Prompt Chaining Patterns covers the mechanics of sequential chains and routers in greater depth: how to construct prompts that reliably produce structured output at each step, how to design router classification prompts that minimize misrouting, how to handle state accumulation across a long chain without hitting context limits, and how to structure retry logic at the step level without duplicating work.

Fan-Out and Fan-In Workflows covers the mechanics of parallelism in depth: how to implement fan-out using async execution patterns, how to write merge functions that handle partial failures gracefully, how to set concurrency limits that prevent rate-limit errors, and how to design fan-in aggregation for different types of output (ranked lists, conflicting facts, structured data).

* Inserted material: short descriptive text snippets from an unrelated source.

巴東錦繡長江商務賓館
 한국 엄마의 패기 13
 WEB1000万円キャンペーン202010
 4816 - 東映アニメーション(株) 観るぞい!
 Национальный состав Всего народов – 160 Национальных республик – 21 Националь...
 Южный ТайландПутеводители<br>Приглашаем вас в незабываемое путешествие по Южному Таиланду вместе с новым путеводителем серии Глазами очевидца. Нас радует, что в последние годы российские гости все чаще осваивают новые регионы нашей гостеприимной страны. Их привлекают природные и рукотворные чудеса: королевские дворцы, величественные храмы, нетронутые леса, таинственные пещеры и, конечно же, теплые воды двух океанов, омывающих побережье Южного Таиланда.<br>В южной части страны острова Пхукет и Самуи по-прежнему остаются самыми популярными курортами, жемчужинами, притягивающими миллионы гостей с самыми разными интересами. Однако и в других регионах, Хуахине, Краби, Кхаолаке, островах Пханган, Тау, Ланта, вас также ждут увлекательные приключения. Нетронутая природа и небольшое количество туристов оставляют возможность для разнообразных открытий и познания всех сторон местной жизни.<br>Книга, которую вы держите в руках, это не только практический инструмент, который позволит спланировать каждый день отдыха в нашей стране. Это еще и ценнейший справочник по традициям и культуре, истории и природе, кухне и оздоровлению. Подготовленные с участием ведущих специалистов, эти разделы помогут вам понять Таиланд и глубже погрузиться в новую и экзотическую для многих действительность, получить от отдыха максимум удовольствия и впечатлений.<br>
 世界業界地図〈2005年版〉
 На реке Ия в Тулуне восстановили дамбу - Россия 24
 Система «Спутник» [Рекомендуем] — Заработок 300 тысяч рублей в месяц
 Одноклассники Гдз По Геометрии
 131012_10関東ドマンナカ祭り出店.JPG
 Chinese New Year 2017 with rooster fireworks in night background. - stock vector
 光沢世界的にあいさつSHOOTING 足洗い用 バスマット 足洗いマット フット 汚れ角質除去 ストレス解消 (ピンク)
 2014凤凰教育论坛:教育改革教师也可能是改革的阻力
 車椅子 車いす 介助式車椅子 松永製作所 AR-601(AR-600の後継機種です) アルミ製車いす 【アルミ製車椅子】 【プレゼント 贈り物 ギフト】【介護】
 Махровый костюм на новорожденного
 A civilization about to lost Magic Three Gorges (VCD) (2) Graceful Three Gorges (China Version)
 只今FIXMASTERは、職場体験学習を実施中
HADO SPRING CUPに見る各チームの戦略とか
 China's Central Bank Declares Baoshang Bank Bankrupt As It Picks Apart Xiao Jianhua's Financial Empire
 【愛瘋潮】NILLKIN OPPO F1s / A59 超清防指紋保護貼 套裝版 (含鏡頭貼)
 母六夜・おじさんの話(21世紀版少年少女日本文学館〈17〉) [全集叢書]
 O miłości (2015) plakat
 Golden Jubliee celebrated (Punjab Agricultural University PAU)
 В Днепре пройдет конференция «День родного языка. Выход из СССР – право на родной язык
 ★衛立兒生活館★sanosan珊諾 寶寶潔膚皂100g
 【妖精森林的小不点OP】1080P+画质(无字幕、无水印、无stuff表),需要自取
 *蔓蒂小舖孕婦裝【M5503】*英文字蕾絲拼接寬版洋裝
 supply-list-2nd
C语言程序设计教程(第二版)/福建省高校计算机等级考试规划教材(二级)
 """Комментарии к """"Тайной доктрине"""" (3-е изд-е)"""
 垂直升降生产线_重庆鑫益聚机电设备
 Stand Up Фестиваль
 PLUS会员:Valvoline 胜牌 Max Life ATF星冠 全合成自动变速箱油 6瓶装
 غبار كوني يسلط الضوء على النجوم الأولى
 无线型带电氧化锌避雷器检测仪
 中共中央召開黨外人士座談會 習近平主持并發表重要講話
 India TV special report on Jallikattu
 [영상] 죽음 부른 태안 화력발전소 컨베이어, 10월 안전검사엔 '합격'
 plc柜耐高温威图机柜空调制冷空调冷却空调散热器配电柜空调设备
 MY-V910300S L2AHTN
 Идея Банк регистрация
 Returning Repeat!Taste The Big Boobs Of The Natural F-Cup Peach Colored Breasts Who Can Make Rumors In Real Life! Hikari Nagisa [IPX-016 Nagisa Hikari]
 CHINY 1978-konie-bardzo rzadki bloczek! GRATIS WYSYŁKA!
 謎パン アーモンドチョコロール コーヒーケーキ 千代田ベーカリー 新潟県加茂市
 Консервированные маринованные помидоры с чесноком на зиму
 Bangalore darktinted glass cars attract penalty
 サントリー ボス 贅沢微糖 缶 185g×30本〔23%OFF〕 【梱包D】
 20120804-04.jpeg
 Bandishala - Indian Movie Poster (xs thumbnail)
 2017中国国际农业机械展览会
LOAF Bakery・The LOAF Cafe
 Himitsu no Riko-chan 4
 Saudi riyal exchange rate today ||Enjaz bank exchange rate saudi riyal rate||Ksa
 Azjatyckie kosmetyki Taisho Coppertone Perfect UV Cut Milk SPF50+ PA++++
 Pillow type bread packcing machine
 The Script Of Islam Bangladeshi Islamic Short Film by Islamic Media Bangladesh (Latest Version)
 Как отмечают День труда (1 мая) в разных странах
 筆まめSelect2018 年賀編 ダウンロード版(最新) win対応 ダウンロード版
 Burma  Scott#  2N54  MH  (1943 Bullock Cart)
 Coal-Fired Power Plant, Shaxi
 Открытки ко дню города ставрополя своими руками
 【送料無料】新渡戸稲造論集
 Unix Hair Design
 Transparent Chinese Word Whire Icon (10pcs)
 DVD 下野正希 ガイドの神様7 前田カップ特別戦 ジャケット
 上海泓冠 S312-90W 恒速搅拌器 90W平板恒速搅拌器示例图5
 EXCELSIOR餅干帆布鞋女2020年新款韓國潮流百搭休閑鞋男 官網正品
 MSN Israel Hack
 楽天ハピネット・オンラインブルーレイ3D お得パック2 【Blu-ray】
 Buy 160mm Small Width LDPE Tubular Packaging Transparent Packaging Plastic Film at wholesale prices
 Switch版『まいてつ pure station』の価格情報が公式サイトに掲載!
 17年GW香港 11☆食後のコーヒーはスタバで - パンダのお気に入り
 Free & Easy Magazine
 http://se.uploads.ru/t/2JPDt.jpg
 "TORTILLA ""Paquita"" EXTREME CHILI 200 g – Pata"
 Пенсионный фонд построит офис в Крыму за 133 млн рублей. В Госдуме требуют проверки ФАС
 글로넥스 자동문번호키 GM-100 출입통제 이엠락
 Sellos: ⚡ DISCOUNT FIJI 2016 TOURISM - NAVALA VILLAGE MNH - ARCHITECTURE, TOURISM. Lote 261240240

Both lessons assume the vocabulary and design principles from this lesson. The patterns introduced here are the conceptual scaffolding; those lessons provide the implementation detail.

💡 Pro Tip: As you move into those lessons, keep the summary table from this section nearby. When a specific implementation detail from the next lessons feels unfamiliar, locating it on that table — "this is fan-in merge logic, which is the hardest part of fan-out/fan-in" — will make the detail easier to place in context and easier to retain.